Excerpt provided:

Metal–organic frameworks (MOFs), crystalline coordination polymers constructed from metal ions (or clusters) and organic ligands, have emerged as a highly versatile class of porous materials due to their well-defined pore architectures, large surface areas, and tunable chemical functionalities. Unlike conventional porous supports such as silica gels or polymeric resins, MOFs can be rationally designed at the molecular level, allowing precise control over pore size, geometry, and surface chemistry. Owing to these features, MOFs have been widely studied for applications in gas adsorption and separation, catalysis, sensing, and, more recently, as functional stationary phases in liquid chromatography.

In high-performance liquid chromatography (HPLC), the utilization of MOFs as stationary phases offers an opportunity to introduce molecular-recognition capability into separation media. However, several challenges hinder their practical use. When crystalline MOF particles are packed into columns, heterogeneity in particle size and morphology, poor packing density, and irregular flow channels lead to nonuniform flow distribution, increasing back pressure and decreasing separation efficiency. ,,, In addition, the fundamental mechanisms of analyte retention in MOF-based stationary phases are still insufficiently understood. Multiple factors, such as pore accessibility, π–π stacking, hydrogen bonding, dipole–dipole interactions, and framework flexibility, can contribute to retention, but their relative roles remain unclear. ,

Among various MOFs, a subnanoporous [Zn2(1,4-ndc)2 ted] n framework (hereafter referred to as Zn-NDC; ndc = 1,4-naphthalenedicarboxylate, ted = triethylenediamine) has attracted particular attention. Uemura and co-workers demonstrated that Zn-NDC can discriminate poly­(ethylene glycol) (PEG) chains based on subtle differences in their terminal structures and polarities through selective insertion into the nanochannels. This finding opened the possibility of using Zn-NDC as a stationary phase capable of precise molecular recognition. Most recently, Matsubara et al. reported the fabrication of Zn-NDC-based separation columns and demonstrated molecular recognition for linear polymers with closely related terminal structures. These works underline the potential of Zn-NDC as a tunable, selective stationary phase for a polymer and small-molecule separations in HPLC.

Things to do:
1. In the excerpt on metal–organic frameworks, what does the abbreviation "ted" stand for?
2. Retype the excerpt on metal–organic frameworks from "Metal–organic frameworks (MOFs), crystalline" to "in liquid chromatography.", keeping every word and mark unchanged.

Data lines:

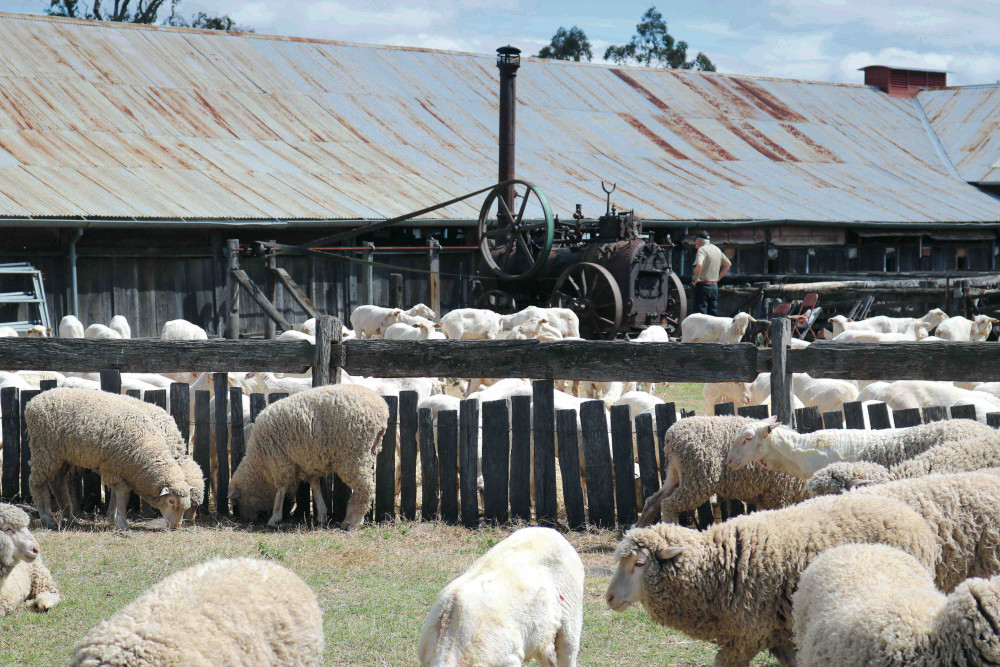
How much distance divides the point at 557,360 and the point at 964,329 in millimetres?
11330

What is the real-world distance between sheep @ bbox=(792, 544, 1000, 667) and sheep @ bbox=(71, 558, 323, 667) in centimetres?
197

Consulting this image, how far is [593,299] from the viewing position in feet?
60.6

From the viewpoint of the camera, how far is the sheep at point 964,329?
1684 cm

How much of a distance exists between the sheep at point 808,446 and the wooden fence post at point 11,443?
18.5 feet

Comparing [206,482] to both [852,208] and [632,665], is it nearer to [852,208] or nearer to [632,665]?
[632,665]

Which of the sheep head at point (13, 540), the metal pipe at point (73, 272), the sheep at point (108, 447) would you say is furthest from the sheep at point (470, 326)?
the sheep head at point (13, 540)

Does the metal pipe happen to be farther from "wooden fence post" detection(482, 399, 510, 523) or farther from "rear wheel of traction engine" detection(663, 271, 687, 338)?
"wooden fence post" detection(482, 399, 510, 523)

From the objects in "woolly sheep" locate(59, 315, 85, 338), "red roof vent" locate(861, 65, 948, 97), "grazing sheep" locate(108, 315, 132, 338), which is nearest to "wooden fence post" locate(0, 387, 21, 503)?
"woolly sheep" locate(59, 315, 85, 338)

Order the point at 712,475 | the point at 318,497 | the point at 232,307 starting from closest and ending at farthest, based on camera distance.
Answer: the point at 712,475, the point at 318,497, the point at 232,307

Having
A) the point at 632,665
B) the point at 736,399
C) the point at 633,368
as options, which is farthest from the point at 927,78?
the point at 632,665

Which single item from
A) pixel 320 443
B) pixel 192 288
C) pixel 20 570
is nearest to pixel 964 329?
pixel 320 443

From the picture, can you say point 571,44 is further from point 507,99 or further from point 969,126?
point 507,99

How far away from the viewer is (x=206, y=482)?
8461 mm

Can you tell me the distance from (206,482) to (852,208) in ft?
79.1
==
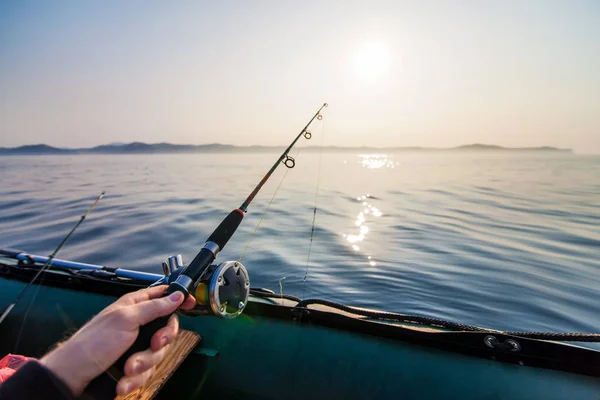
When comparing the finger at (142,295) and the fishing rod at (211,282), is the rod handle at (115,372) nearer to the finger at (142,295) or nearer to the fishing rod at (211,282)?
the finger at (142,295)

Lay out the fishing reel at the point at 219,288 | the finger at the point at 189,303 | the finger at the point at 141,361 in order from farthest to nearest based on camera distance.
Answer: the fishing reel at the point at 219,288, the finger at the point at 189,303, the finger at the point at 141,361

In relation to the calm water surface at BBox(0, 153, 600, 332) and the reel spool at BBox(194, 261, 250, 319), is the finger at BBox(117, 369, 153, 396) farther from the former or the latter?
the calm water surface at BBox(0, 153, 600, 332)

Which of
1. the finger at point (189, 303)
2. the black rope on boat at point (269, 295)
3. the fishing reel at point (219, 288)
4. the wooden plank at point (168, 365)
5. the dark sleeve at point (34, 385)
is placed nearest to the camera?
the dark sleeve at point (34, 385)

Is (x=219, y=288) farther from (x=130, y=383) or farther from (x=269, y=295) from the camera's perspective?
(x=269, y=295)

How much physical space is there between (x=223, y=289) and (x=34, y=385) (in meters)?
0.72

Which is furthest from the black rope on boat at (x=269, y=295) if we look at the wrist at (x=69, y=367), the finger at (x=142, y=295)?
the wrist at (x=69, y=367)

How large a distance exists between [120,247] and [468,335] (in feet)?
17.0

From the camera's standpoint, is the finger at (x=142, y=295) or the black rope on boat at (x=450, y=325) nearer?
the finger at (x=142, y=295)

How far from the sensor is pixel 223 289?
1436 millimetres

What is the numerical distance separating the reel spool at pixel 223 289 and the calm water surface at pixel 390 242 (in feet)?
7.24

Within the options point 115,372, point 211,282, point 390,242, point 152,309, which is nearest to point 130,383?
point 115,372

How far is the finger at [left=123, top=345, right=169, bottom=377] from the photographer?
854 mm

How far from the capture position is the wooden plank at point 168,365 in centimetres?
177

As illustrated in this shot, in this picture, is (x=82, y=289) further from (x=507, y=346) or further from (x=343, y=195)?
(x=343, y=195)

Task results:
1. Triethylenediamine

2.
Metal–organic frameworks (MOFs), crystalline coordination polymers constructed from metal ions (or clusters) and organic ligands, have emerged as a highly versatile class of porous materials due to their well-defined pore architectures, large surface areas, and tunable chemical functionalities. Unlike conventional porous supports such as silica gels or polymeric resins, MOFs can be rationally designed at the molecular level, allowing precise control over pore size, geometry, and surface chemistry. Owing to these features, MOFs have been widely studied for applications in gas adsorption and separation, catalysis, sensing, and, more recently, as functional stationary phases in liquid chromatography.